10月14日に発表された「IMF(国際通貨基金)のレポート」によると、「2020年の世界全体の政府債務残高は、国内総生産(GDP)合計の98・7%に達し、前年比で15・7ポイント上昇する」と予想されている。しかも、「日本」については、「前年比で28,2ポイント増の266.2%」という、きわめて危機的な事態に陥る状況も予想されるわけだが、実際には、いまだに、「超低金利状態」が継続し、また、「個人の預金も増え続けている状況」となっているのである。

つまり、「国家の債務残高」については、時間の経過とともに、より一層、膨らんでいる状況でありながら、一方で、「今後、この債務が、どのようにして返済されるのか?」については、依然として、無視され続けている状況とも言えるのである。別の言葉では、「2011年の原発問題」と同様に、「今まで大丈夫だったから、これからも、同様の事態が継続するだろう」というような「根拠のない楽観論」が支配している状況のようにも感じられるのである。
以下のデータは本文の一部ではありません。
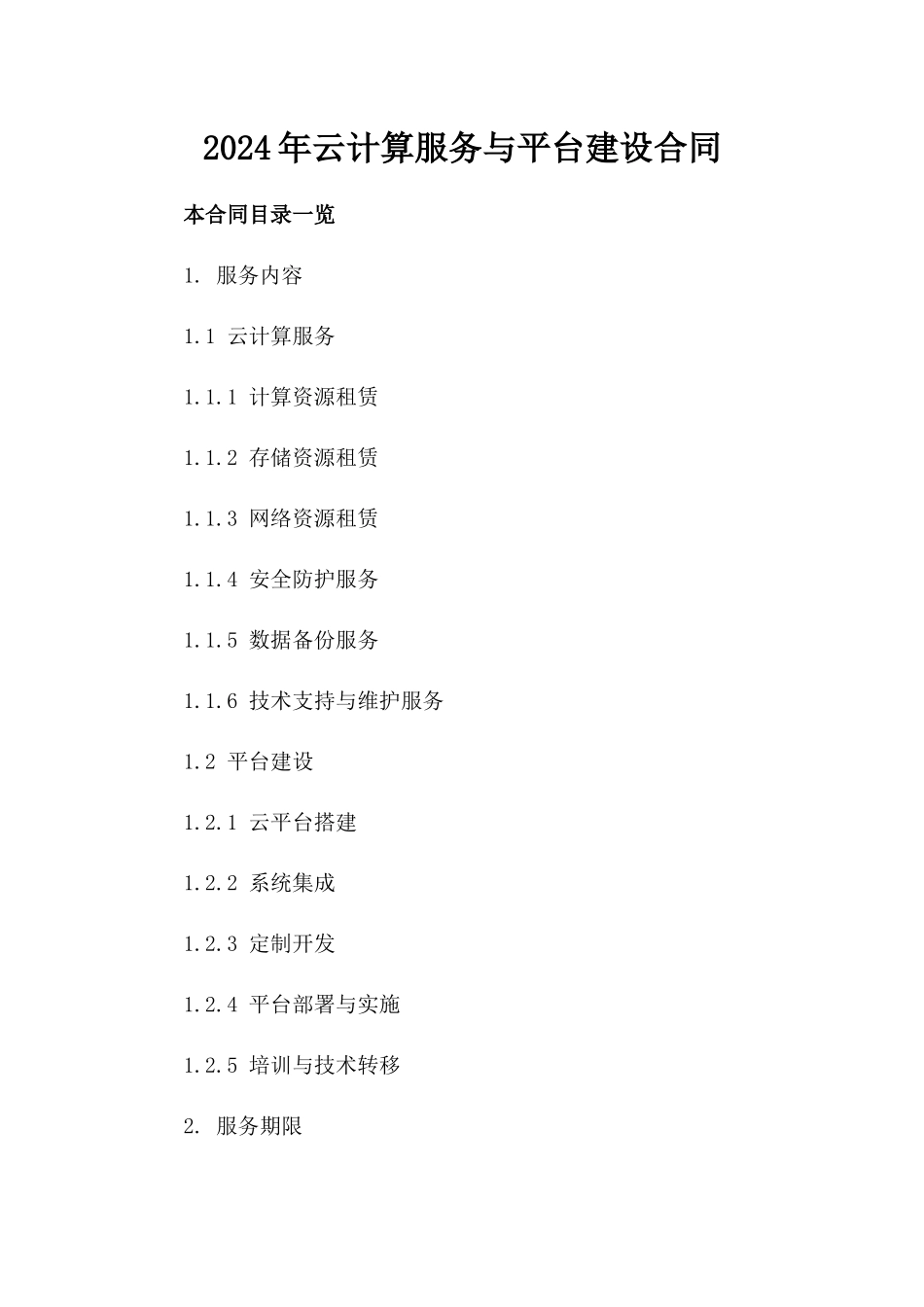 2024年云计算服务与平台建设合同

本合同目录一览

1. 服务内容

1.1 云计算服务

1.1.1 计算资源租赁

1.1.2 存储资源租赁

1.1.3 网络资源租赁

1.1.4 安全防护服务

1.1.5 数据备份服务

1.1.6 技术支持与维护服务

1.2 平台建设

1.2.1 云平台搭建

1.2.2 系统集成

1.2.3 定制开发

1.2.4 平台部署与实施

1.2.5 培训与技术转移

2. 服务期限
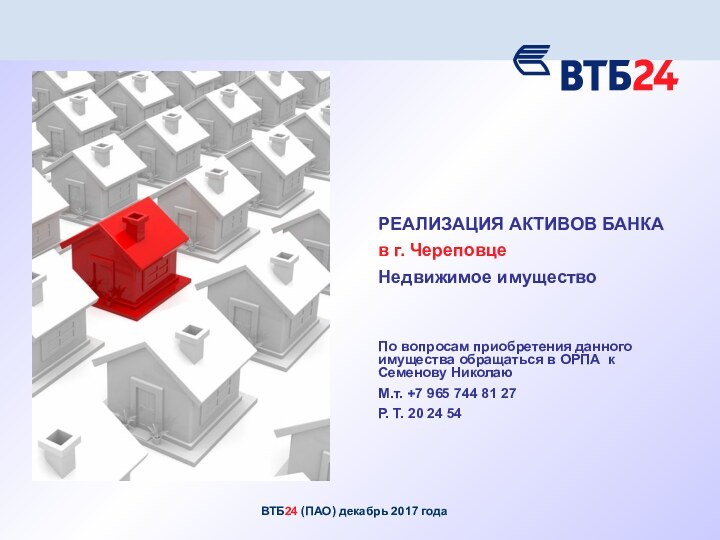 ВТБ24

РЕАЛИЗАЦИЯ АКТИВОВ БАНКА
в г. Череповце
Недвижимое имущество

По вопросам приобретения данного имущества обращаться в ОРПА к Семенову Николаю
М.т. +7 965 744 81 27
Р. Т. 20 24 54

ВТБ24 (ПАО) декабрь 2017 года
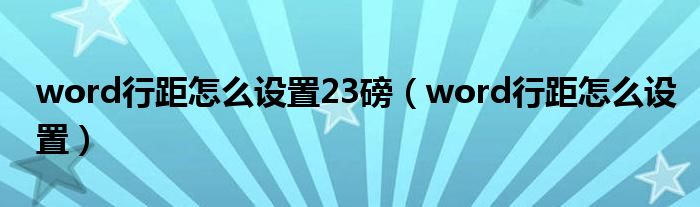 word行距怎么设置23磅（word行距怎么设置）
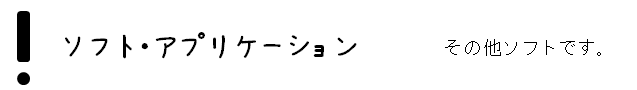 !

ソフト・アプリケーション

その他ソフトです。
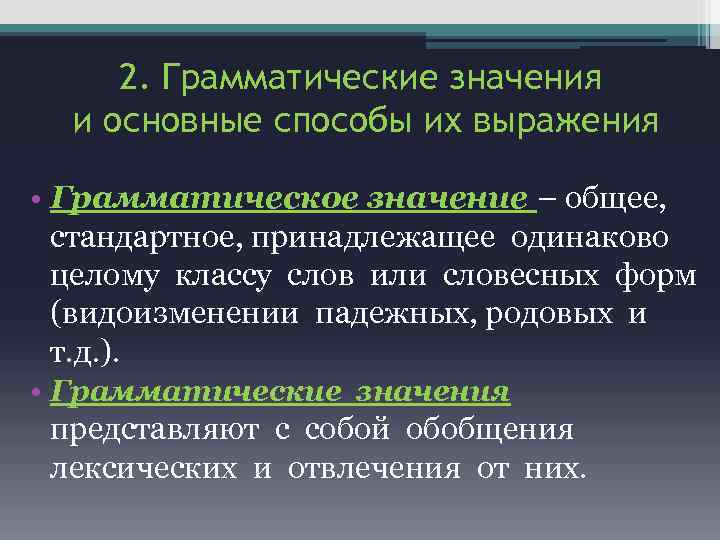 2. Грамматические значения и основные способы их выражения

• Грамматическое значение – общее, стандартное, принадлежащее одинаково целому классу слов или словесных форм (видоизменении падежных, родовых и т.д.).

• Грамматические значения представляют с собой обобщения лексических и отвлечения от них.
そして、「臨界点」という「事態が急変する時期」に見舞われた時に、「国民がパニック状態に陥る可能性」も想定されるが、実際には、不思議なほどの安心感が存在している状況のようにも感じている。つまり、「デフレの時代だから、金利が上昇することはないだろう」、あるいは、「日本は先進国だから、国家財政が破綻することはないだろう」などの意見が信じ込まれている状況のことである。

より具体的には、「日銀が、個人の銀行預金を借りて、国債を買い付け、超低金利状態を維持する」という方法により、「金融システムの安定性」が保たれてきたわけだが、現在では、この方法に限界点が訪れている状況とも言えるのである。つまり、「日銀の資金調達法」に関して、「デジタル通貨から紙幣へ」という劇的な大転換が発生する可能性が高まっている状況のことである。

そして、この事実に気付いた人から、徐々に、「実物資産への資金移動」を始めている状況とも思われるが、実際には、「お金があっても、現物不足により、品物が買えない状況」が発生し始めているのである。つまり、「ボトルネックインフレ」が、世界のいろいろな分野で発生し始めている状況とも言えるわけだが、この点については、今後、「金利の上昇」、あるいは、「国債価格の暴落」により、ほぼ瞬間的に、世界全体に認識される事態が訪れるものと考えている。